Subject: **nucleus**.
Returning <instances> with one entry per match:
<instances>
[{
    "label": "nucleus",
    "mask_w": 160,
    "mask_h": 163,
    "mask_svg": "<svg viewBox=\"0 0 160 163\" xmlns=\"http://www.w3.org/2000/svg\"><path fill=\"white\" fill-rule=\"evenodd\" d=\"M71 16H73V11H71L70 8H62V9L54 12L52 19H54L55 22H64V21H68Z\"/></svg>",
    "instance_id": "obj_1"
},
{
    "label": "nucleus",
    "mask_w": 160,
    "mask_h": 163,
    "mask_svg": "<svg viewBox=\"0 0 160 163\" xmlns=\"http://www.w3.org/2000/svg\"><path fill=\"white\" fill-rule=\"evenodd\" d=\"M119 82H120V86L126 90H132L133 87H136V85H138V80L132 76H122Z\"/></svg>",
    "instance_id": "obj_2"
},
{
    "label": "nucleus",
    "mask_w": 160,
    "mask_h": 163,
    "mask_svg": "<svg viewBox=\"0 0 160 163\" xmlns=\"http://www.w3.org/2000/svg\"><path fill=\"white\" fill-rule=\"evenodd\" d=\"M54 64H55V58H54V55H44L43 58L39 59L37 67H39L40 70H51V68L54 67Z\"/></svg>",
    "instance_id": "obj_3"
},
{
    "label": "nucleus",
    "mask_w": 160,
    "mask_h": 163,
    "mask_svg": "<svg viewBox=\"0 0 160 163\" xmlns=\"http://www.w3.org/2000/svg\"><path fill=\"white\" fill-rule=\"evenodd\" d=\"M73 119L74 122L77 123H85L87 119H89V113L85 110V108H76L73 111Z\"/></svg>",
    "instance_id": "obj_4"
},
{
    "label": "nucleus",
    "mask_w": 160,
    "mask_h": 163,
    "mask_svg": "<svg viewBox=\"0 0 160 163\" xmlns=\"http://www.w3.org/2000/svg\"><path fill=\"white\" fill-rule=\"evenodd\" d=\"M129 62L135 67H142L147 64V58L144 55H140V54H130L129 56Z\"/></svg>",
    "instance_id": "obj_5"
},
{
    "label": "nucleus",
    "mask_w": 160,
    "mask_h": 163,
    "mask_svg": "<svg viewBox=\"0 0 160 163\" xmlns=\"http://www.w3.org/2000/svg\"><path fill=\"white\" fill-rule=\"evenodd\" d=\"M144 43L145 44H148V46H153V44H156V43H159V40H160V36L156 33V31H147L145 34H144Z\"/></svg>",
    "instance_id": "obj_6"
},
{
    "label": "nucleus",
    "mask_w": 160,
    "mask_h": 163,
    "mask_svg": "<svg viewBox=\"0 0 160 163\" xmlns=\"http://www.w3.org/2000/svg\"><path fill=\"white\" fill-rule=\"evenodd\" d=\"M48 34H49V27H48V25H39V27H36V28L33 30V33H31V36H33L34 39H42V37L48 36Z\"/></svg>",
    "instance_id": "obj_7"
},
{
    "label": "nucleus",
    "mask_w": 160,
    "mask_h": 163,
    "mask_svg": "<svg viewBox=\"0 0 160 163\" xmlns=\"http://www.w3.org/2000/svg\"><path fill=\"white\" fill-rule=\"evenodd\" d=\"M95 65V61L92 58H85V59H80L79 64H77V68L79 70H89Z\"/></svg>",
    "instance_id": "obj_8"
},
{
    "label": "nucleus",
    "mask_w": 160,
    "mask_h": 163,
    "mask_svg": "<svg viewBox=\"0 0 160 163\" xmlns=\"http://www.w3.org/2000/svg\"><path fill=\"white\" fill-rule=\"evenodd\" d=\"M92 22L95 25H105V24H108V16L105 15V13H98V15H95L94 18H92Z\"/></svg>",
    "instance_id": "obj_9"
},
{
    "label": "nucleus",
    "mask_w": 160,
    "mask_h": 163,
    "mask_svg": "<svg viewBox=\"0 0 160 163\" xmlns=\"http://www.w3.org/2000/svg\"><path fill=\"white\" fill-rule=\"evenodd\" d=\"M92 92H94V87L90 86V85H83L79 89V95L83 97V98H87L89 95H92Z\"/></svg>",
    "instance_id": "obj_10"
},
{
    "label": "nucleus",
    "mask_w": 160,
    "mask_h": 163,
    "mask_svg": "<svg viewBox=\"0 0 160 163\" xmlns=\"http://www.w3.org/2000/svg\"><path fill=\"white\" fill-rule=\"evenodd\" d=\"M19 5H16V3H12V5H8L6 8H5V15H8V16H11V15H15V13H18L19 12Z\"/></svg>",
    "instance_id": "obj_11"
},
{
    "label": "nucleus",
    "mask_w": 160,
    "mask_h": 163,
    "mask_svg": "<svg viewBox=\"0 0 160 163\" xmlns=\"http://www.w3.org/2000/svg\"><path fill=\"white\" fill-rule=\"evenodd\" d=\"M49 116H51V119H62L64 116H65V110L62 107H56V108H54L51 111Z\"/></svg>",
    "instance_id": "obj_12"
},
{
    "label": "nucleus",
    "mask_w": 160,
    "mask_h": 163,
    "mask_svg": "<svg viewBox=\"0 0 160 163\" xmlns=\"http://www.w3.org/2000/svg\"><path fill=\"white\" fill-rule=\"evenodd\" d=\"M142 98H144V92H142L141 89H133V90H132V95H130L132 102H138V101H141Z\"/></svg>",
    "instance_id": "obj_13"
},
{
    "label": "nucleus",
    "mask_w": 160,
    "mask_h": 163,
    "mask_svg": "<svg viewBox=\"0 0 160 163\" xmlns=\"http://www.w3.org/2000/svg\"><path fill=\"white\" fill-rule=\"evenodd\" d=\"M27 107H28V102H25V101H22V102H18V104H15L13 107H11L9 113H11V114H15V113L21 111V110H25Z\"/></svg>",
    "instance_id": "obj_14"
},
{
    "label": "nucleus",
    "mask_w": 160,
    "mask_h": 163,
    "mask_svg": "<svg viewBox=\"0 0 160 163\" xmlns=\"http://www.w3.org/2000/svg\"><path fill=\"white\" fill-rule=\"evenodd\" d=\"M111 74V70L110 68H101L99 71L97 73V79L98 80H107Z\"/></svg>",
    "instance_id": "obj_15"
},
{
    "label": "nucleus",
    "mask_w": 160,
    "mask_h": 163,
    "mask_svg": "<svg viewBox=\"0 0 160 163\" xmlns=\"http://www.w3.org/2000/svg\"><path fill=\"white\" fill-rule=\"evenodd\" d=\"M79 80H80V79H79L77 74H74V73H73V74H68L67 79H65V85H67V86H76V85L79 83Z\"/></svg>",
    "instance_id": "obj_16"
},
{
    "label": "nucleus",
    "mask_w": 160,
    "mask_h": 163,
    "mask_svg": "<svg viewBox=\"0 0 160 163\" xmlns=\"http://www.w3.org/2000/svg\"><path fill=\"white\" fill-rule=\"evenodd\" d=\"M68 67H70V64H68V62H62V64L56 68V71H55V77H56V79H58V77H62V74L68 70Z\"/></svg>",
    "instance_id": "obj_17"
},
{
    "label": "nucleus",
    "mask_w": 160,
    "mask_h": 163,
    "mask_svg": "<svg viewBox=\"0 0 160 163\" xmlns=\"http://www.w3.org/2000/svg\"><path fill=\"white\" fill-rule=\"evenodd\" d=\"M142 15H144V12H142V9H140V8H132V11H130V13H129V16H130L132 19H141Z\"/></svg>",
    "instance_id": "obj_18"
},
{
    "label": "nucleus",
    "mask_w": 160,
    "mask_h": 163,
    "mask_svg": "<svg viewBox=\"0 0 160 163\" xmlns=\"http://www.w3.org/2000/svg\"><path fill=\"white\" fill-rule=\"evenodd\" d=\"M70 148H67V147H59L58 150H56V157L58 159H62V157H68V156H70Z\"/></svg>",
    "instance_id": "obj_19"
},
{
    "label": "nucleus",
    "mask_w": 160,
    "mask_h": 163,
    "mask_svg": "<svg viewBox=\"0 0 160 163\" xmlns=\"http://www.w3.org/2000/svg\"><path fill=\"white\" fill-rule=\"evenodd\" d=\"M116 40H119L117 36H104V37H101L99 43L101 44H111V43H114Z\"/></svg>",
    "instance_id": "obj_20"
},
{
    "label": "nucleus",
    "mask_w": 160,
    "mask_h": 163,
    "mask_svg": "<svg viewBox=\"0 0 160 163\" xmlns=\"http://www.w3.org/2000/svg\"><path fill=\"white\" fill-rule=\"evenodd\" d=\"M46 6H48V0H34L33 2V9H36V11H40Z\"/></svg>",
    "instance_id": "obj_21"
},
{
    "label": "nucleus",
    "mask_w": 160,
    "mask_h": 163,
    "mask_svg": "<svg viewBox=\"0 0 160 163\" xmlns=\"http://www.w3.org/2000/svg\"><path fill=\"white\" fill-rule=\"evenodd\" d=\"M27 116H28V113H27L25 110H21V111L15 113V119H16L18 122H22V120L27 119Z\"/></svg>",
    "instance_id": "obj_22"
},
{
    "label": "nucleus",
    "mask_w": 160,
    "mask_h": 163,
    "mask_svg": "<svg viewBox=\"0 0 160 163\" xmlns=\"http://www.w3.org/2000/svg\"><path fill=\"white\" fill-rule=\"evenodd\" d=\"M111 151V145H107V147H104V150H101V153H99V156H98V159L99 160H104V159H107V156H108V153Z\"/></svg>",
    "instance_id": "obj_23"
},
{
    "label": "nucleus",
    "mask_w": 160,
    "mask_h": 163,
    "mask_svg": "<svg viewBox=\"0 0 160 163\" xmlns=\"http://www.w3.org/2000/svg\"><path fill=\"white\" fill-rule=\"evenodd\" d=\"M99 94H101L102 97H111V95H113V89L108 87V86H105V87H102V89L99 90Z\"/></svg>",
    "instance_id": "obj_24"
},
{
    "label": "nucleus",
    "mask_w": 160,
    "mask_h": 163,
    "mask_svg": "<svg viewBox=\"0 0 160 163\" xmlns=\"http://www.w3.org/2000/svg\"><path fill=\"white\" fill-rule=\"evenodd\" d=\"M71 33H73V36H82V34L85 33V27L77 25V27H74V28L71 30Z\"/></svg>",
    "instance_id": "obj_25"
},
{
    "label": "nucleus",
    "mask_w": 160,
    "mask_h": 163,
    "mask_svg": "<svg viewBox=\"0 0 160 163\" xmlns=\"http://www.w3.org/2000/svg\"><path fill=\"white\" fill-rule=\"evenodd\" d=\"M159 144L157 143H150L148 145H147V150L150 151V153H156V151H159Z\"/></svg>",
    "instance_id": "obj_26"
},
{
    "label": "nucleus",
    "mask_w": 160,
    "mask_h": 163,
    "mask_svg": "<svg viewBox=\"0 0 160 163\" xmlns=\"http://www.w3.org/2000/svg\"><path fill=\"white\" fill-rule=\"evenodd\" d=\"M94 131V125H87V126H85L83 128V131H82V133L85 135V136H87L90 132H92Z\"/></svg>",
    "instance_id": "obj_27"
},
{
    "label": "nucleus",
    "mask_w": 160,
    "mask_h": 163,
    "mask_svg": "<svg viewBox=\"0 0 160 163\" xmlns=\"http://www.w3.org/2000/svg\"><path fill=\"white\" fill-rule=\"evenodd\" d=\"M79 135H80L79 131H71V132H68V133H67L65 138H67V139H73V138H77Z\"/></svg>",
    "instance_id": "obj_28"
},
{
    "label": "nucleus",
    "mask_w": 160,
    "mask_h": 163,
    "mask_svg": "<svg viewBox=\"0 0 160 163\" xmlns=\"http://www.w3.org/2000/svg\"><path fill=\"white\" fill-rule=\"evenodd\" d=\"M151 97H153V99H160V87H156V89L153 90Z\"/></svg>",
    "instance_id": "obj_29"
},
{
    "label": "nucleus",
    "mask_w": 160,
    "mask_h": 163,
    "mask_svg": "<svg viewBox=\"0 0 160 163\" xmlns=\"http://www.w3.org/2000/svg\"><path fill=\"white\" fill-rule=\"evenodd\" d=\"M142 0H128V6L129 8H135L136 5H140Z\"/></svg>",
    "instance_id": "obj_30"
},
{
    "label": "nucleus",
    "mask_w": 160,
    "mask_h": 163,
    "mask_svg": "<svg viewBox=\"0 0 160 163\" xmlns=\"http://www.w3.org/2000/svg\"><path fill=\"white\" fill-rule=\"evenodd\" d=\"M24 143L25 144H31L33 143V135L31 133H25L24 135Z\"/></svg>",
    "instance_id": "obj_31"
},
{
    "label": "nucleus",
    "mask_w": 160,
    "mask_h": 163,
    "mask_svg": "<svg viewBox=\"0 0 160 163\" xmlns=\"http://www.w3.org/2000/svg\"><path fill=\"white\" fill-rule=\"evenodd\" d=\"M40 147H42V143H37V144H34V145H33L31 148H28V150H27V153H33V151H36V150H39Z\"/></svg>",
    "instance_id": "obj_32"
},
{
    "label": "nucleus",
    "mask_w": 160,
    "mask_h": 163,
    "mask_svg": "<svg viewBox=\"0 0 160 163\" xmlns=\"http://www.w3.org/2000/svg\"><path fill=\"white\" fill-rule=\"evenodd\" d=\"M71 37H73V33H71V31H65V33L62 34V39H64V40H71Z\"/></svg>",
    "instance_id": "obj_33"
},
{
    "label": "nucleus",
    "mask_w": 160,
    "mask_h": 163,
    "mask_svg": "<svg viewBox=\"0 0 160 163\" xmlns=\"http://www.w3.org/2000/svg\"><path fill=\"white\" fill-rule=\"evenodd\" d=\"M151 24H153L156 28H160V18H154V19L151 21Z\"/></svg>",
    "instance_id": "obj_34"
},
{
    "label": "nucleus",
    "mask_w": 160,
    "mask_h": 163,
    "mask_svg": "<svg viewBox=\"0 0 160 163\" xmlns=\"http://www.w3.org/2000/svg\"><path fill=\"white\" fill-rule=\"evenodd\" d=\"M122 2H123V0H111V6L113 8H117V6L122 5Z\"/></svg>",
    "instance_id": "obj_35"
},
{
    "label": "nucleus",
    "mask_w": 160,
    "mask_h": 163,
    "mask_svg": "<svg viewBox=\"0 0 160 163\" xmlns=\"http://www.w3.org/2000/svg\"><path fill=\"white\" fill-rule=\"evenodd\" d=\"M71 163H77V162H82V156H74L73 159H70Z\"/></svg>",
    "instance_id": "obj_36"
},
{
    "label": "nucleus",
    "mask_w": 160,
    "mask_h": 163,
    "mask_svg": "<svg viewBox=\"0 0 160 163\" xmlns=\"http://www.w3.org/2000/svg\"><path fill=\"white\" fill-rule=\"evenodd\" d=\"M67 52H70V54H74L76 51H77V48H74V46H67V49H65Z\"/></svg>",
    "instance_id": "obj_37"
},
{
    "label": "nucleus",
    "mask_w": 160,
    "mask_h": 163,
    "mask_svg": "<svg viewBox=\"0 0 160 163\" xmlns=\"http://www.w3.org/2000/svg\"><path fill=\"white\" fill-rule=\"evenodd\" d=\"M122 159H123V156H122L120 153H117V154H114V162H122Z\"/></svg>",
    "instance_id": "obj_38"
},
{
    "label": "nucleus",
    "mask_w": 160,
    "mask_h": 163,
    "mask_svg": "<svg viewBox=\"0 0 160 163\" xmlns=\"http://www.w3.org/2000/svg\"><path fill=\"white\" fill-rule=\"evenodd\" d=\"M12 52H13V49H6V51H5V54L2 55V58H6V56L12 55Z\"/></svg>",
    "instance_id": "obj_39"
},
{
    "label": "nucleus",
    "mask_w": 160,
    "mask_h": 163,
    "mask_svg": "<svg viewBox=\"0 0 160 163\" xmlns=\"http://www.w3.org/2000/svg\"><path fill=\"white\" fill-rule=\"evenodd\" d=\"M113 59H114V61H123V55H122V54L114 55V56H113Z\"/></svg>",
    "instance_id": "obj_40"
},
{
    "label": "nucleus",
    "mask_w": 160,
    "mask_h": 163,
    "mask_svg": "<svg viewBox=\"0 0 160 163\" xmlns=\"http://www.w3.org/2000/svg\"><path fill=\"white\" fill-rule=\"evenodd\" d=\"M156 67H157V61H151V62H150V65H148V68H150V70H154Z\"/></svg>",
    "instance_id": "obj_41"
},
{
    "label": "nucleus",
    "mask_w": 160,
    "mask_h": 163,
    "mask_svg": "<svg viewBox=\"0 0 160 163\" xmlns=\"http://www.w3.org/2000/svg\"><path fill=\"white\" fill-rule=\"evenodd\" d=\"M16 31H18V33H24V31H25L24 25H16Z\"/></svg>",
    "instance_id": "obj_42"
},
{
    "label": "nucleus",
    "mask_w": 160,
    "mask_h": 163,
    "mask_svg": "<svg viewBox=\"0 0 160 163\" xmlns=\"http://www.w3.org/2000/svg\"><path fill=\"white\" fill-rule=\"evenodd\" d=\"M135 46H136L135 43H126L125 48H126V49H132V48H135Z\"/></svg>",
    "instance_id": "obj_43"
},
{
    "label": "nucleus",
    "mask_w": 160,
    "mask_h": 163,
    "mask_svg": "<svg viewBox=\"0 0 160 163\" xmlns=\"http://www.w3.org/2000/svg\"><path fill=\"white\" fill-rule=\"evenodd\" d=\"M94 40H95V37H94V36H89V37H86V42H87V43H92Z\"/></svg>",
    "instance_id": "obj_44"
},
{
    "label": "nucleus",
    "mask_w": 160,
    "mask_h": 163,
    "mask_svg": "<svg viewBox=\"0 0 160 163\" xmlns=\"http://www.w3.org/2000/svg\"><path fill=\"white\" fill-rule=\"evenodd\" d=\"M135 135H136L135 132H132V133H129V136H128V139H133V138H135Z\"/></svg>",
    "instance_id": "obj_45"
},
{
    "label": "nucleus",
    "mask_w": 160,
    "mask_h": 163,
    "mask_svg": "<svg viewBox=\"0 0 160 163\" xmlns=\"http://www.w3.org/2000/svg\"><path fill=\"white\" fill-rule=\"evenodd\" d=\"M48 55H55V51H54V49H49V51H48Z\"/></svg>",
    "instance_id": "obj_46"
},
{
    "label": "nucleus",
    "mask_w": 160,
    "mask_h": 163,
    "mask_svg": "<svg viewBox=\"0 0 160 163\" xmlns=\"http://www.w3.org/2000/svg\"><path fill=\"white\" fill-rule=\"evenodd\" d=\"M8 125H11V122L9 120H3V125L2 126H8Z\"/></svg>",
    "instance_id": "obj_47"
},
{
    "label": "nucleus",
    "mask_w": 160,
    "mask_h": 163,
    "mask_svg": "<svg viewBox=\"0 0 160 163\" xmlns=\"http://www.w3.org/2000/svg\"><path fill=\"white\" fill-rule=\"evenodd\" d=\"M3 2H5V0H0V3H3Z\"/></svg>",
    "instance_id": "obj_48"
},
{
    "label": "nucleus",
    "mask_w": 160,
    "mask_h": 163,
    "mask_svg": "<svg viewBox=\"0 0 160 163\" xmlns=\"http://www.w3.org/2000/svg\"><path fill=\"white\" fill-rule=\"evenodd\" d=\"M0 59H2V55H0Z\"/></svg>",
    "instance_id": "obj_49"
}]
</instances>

━━━━━━━━

DESCRIPTION OF THE TASK ▸
Extract every line above that contains the string "instances", copying each one in full.

WRITTEN ANSWER ▸
Returning <instances> with one entry per match:
<instances>
</instances>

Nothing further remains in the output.